##### AVAILABLE DATA #####
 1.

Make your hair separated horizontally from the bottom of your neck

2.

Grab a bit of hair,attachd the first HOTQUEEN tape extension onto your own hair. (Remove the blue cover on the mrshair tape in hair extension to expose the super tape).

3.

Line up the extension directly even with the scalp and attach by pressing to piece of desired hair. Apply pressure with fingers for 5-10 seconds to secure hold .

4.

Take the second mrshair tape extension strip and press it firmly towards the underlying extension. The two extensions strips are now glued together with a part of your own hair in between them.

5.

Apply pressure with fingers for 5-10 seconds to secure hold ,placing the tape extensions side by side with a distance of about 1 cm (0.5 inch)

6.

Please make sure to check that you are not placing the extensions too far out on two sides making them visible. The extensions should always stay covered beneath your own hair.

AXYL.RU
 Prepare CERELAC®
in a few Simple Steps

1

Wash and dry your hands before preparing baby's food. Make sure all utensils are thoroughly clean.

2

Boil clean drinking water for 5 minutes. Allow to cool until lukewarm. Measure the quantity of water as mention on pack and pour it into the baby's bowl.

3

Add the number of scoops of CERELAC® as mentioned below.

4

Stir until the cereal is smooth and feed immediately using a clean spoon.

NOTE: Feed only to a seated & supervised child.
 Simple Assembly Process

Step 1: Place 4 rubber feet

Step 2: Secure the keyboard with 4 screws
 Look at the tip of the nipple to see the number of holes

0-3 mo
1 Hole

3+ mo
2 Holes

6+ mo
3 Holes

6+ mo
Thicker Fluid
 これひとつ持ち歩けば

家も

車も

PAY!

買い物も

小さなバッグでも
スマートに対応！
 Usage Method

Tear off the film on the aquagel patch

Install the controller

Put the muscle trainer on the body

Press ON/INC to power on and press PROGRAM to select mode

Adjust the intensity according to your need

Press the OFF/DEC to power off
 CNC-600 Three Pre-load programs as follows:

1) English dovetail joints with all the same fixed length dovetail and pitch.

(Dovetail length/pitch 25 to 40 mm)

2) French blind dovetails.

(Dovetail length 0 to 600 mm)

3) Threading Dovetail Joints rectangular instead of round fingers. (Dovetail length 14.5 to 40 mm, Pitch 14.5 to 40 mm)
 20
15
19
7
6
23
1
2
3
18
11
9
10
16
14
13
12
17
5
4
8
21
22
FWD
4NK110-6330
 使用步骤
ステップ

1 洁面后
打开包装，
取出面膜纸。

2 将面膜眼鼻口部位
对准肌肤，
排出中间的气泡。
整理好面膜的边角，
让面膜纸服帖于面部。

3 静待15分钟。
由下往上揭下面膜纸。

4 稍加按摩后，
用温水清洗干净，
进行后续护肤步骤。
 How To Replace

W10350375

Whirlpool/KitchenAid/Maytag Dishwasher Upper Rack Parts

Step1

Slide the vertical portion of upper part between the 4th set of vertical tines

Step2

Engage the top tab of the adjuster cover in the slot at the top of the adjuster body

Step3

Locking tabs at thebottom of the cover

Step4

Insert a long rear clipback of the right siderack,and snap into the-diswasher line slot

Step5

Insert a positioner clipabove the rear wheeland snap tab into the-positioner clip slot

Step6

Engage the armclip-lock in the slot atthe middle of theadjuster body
#####
PROMPT. Nothing in the records should change when you repeat them all.

RESPONSE FOR THIS EXERCISE.
 1.

Make your hair separated horizontally from the bottom of your neck

2.

Grab a bit of hair,attachd the first HOTQUEEN tape extension onto your own hair. (Remove the blue cover on the mrshair tape in hair extension to expose the super tape).

3.

Line up the extension directly even with the scalp and attach by pressing to piece of desired hair. Apply pressure with fingers for 5-10 seconds to secure hold .

4.

Take the second mrshair tape extension strip and press it firmly towards the underlying extension. The two extensions strips are now glued together with a part of your own hair in between them.

5.

Apply pressure with fingers for 5-10 seconds to secure hold ,placing the tape extensions side by side with a distance of about 1 cm (0.5 inch)

6.

Please make sure to check that you are not placing the extensions too far out on two sides making them visible. The extensions should always stay covered beneath your own hair.

AXYL.RU
 Prepare CERELAC®
in a few Simple Steps

1

Wash and dry your hands before preparing baby's food. Make sure all utensils are thoroughly clean.

2

Boil clean drinking water for 5 minutes. Allow to cool until lukewarm. Measure the quantity of water as mention on pack and pour it into the baby's bowl.

3

Add the number of scoops of CERELAC® as mentioned below.

4

Stir until the cereal is smooth and feed immediately using a clean spoon.

NOTE: Feed only to a seated & supervised child.
 Simple Assembly Process

Step 1: Place 4 rubber feet

Step 2: Secure the keyboard with 4 screws
 Look at the tip of the nipple to see the number of holes

0-3 mo
1 Hole

3+ mo
2 Holes

6+ mo
3 Holes

6+ mo
Thicker Fluid
 これひとつ持ち歩けば

家も

車も

PAY!

買い物も

小さなバッグでも
スマートに対応！
 Usage Method

Tear off the film on the aquagel patch

Install the controller

Put the muscle trainer on the body

Press ON/INC to power on and press PROGRAM to select mode

Adjust the intensity according to your need

Press the OFF/DEC to power off
 CNC-600 Three Pre-load programs as follows:

1) English dovetail joints with all the same fixed length dovetail and pitch.

(Dovetail length/pitch 25 to 40 mm)

2) French blind dovetails.

(Dovetail length 0 to 600 mm)

3) Threading Dovetail Joints rectangular instead of round fingers. (Dovetail length 14.5 to 40 mm, Pitch 14.5 to 40 mm)
 20
15
19
7
6
23
1
2
3
18
11
9
10
16
14
13
12
17
5
4
8
21
22
FWD
4NK110-6330
 使用步骤
ステップ

1 洁面后
打开包装，
取出面膜纸。

2 将面膜眼鼻口部位
对准肌肤，
排出中间的气泡。
整理好面膜的边角，
让面膜纸服帖于面部。

3 静待15分钟。
由下往上揭下面膜纸。

4 稍加按摩后，
用温水清洗干净，
进行后续护肤步骤。
 How To Replace

W10350375

Whirlpool/KitchenAid/Maytag Dishwasher Upper Rack Parts

Step1

Slide the vertical portion of upper part between the 4th set of vertical tines

Step2

Engage the top tab of the adjuster cover in the slot at the top of the adjuster body

Step3

Locking tabs at thebottom of the cover

Step4

Insert a long rear clipback of the right siderack,and snap into the-diswasher line slot

Step5

Insert a positioner clipabove the rear wheeland snap tab into the-positioner clip slot

Step6

Engage the armclip-lock in the slot atthe middle of theadjuster body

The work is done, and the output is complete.